Saturday, April 14, 2012

MLCS: Addressing the Common Core

This week ended the third unit of the MLCS course for this semester, concluding with a test and reflection on the open-ended problem for the unit.  Heather and I both noticed growth in the classes.  Our students are working, they are learning, they are progressing.  Connections are being made.  And that's very satisfying because our goals are two-fold:  prepare them for the next math class they will take and prepare them for college level work.  We call that mathematical maturity. 

The place where this growth was most evident this week was their open-ended projects.  Grading them was a very positive experience.  They made connections between algebra, graphs, and numbers while solving a non-routine problem.  We don't hold their hands on these problems.  We let them be problems, not exercises.  Raise the bar but provide the preparation necessary to clear it.  Heather remarked happily when we compared the project solutions, "This is what developmental students can do." 

New courses like MLCS, Statpath, Statway, and the like aren't about lowering standards.  They raise them.  It's an unspoken truth that many developmental students pass developmental algebra without ever doing much thinking.  They learn to decode, memorize, and mimic their way through skill lists and tests.  The idea that algebra is a treadmill for the brain is pervasive but not necessarily a reality.  Certainly algebra can be that, but many students find a way around thinking if given the chance.
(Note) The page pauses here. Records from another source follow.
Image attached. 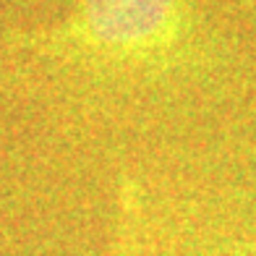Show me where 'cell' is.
Instances as JSON below:
<instances>
[{
    "label": "cell",
    "mask_w": 256,
    "mask_h": 256,
    "mask_svg": "<svg viewBox=\"0 0 256 256\" xmlns=\"http://www.w3.org/2000/svg\"><path fill=\"white\" fill-rule=\"evenodd\" d=\"M196 34L191 0H78L52 26L14 34L34 60L89 71H170Z\"/></svg>",
    "instance_id": "1"
},
{
    "label": "cell",
    "mask_w": 256,
    "mask_h": 256,
    "mask_svg": "<svg viewBox=\"0 0 256 256\" xmlns=\"http://www.w3.org/2000/svg\"><path fill=\"white\" fill-rule=\"evenodd\" d=\"M136 243V202L131 188L123 191V214H120V228L118 236H115V243L110 246L108 256H131Z\"/></svg>",
    "instance_id": "2"
}]
</instances>
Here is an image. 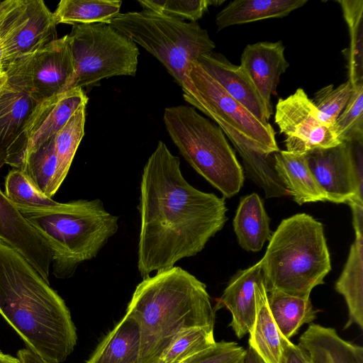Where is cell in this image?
I'll use <instances>...</instances> for the list:
<instances>
[{
  "instance_id": "21",
  "label": "cell",
  "mask_w": 363,
  "mask_h": 363,
  "mask_svg": "<svg viewBox=\"0 0 363 363\" xmlns=\"http://www.w3.org/2000/svg\"><path fill=\"white\" fill-rule=\"evenodd\" d=\"M140 341L138 320L125 313L86 363H138Z\"/></svg>"
},
{
  "instance_id": "17",
  "label": "cell",
  "mask_w": 363,
  "mask_h": 363,
  "mask_svg": "<svg viewBox=\"0 0 363 363\" xmlns=\"http://www.w3.org/2000/svg\"><path fill=\"white\" fill-rule=\"evenodd\" d=\"M284 50L281 40L258 42L247 45L240 57V66L250 77L272 113L271 96L277 94L280 77L289 67Z\"/></svg>"
},
{
  "instance_id": "18",
  "label": "cell",
  "mask_w": 363,
  "mask_h": 363,
  "mask_svg": "<svg viewBox=\"0 0 363 363\" xmlns=\"http://www.w3.org/2000/svg\"><path fill=\"white\" fill-rule=\"evenodd\" d=\"M262 280L259 261L239 270L230 280L220 297L216 300L215 311L228 309L231 314L229 324L238 339L251 331L256 318L255 286Z\"/></svg>"
},
{
  "instance_id": "39",
  "label": "cell",
  "mask_w": 363,
  "mask_h": 363,
  "mask_svg": "<svg viewBox=\"0 0 363 363\" xmlns=\"http://www.w3.org/2000/svg\"><path fill=\"white\" fill-rule=\"evenodd\" d=\"M26 0H13L0 14V69L4 45L9 38L27 21Z\"/></svg>"
},
{
  "instance_id": "26",
  "label": "cell",
  "mask_w": 363,
  "mask_h": 363,
  "mask_svg": "<svg viewBox=\"0 0 363 363\" xmlns=\"http://www.w3.org/2000/svg\"><path fill=\"white\" fill-rule=\"evenodd\" d=\"M233 228L239 245L249 252H259L270 239L269 218L257 194L241 199L233 219Z\"/></svg>"
},
{
  "instance_id": "28",
  "label": "cell",
  "mask_w": 363,
  "mask_h": 363,
  "mask_svg": "<svg viewBox=\"0 0 363 363\" xmlns=\"http://www.w3.org/2000/svg\"><path fill=\"white\" fill-rule=\"evenodd\" d=\"M21 170L39 191L50 198L54 196L60 186L55 135L27 152Z\"/></svg>"
},
{
  "instance_id": "42",
  "label": "cell",
  "mask_w": 363,
  "mask_h": 363,
  "mask_svg": "<svg viewBox=\"0 0 363 363\" xmlns=\"http://www.w3.org/2000/svg\"><path fill=\"white\" fill-rule=\"evenodd\" d=\"M243 363H264L257 353L248 346L246 349L245 357Z\"/></svg>"
},
{
  "instance_id": "19",
  "label": "cell",
  "mask_w": 363,
  "mask_h": 363,
  "mask_svg": "<svg viewBox=\"0 0 363 363\" xmlns=\"http://www.w3.org/2000/svg\"><path fill=\"white\" fill-rule=\"evenodd\" d=\"M313 363H363V348L341 338L332 328L310 323L298 344Z\"/></svg>"
},
{
  "instance_id": "7",
  "label": "cell",
  "mask_w": 363,
  "mask_h": 363,
  "mask_svg": "<svg viewBox=\"0 0 363 363\" xmlns=\"http://www.w3.org/2000/svg\"><path fill=\"white\" fill-rule=\"evenodd\" d=\"M109 24L157 58L180 86L190 65L216 48L197 22L150 10L119 13Z\"/></svg>"
},
{
  "instance_id": "32",
  "label": "cell",
  "mask_w": 363,
  "mask_h": 363,
  "mask_svg": "<svg viewBox=\"0 0 363 363\" xmlns=\"http://www.w3.org/2000/svg\"><path fill=\"white\" fill-rule=\"evenodd\" d=\"M250 178L265 192L266 197L289 195L279 179L275 168L274 154H262L242 147L235 146Z\"/></svg>"
},
{
  "instance_id": "45",
  "label": "cell",
  "mask_w": 363,
  "mask_h": 363,
  "mask_svg": "<svg viewBox=\"0 0 363 363\" xmlns=\"http://www.w3.org/2000/svg\"><path fill=\"white\" fill-rule=\"evenodd\" d=\"M13 1V0H0V14L12 4Z\"/></svg>"
},
{
  "instance_id": "27",
  "label": "cell",
  "mask_w": 363,
  "mask_h": 363,
  "mask_svg": "<svg viewBox=\"0 0 363 363\" xmlns=\"http://www.w3.org/2000/svg\"><path fill=\"white\" fill-rule=\"evenodd\" d=\"M271 314L281 335L290 340L301 327L311 323L319 310L312 305L310 298L289 295L280 291L267 293Z\"/></svg>"
},
{
  "instance_id": "29",
  "label": "cell",
  "mask_w": 363,
  "mask_h": 363,
  "mask_svg": "<svg viewBox=\"0 0 363 363\" xmlns=\"http://www.w3.org/2000/svg\"><path fill=\"white\" fill-rule=\"evenodd\" d=\"M120 0H62L53 13L57 24H109L120 12Z\"/></svg>"
},
{
  "instance_id": "2",
  "label": "cell",
  "mask_w": 363,
  "mask_h": 363,
  "mask_svg": "<svg viewBox=\"0 0 363 363\" xmlns=\"http://www.w3.org/2000/svg\"><path fill=\"white\" fill-rule=\"evenodd\" d=\"M0 314L26 348L49 363L63 362L77 345L64 300L19 253L1 242Z\"/></svg>"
In these new courses like MLCS, they don't get the chance.  Students have to read and reason through new problems constantly.  Application, connection, and retention are required to move forward. 

And those goals are the same as the Common Core. 

Nationally, mathematics educators are coming to the same conclusions.  We need to update our curriculum both in terms of objectives but also expectations.  Jobs that require mindless repetitive skill are being eliminated constantly.  Today's employers expect and require much more from their employees.  They expect new hires to learn a new set of skills, integrate them with the knowledge already gained, and apply all of that to new problems.  It's not, "here's a problem I need you to solve.  Here's how you do it and 10 to practice.  Now go."  It's, "here's a problem.  Go."  We do students no favors by shielding them from what's coming down the road.  Life isn't simple.  It doesn't come in bullet points or with View an Example. 

This isn't to say that online homework systems are bad.  They aren't.  Actually, they're a key cog in the machinery of this new course.  I need time to problem solve with my students, not do 10 iterations of a skill.  But the skills have to be learned.  Online systems like MyMathLab make that possible. 

My concern is the overdependence on online systems and the conclusion drawn by many that they are the way out of developmental math.  There is no shortcut to learning.  A student can relearn a skill they didn't get in high school, but that does not equate to understanding, retention, connection, or application.  It means they can now do that skill, whereas they couldn't, period.  And I disagree with the notion that the human element equals lectures and is therefore bad.  My presence in the classroom does not mean I'm a lecturer.  I'm a teacher.  I create lessons, tasks, and problems for my students to solve and facilitate that in many ways.  Sometimes that's direct instruction.  Sometimes it's circling the room to give feedback and keep students progressing.  It's varied and complex and not duplicated by a computer. 

A friend of mine recently pointed out that advocates of computer-based lab models decry lecture only to put students in front of computers to watch lectures.  Yes, students can repeat and rewind the lecture as much as they want.  But there's even less engagement in terms of mathematics because the student can't converse with the instructor.  I believe engagement is more than two students talking in a math class or lab.  It's what they're talking about and what the goals are that matter.  In MLCS, I've seen students really debate and discuss mathematics.  My eyes have been opened to what this student is capable of.  And it's a quite a terrific sight to see.  I'd always believed they were capable of more than skill manipulation but I hadn't honestly seen it to know it could happen.  But it can.

The Common Core seeks to do the same as we in higher education want to do:  raise the bar but make it appropriate as well.  However, training, materials, and support are not yet where they need to be for true change to occur.  Placing a new cover on a textbook and saying it addresses the Common Core doesn't make it so.  To accomplish the new goals of change and growth, we have to throw out some of the structures and mindsets of old and start fresh.  It's hard for everyone at first.  But the outcomes are worth it.  Now my students don't want a different kind of math class whereas when we began in January, they couldn't imagine how this class would work.  They've been pushed and they've risen to those challenges. 

It certainly makes me want to explore what more can be done with the instructional and materials design we've developed in terms of other courses.  I've told my colleagues that MLCS has ruined me on traditional courses.  I've seen more so now I want more in all my classes. 

I guess it's a good thing to have goals.  Keeps one on her toes.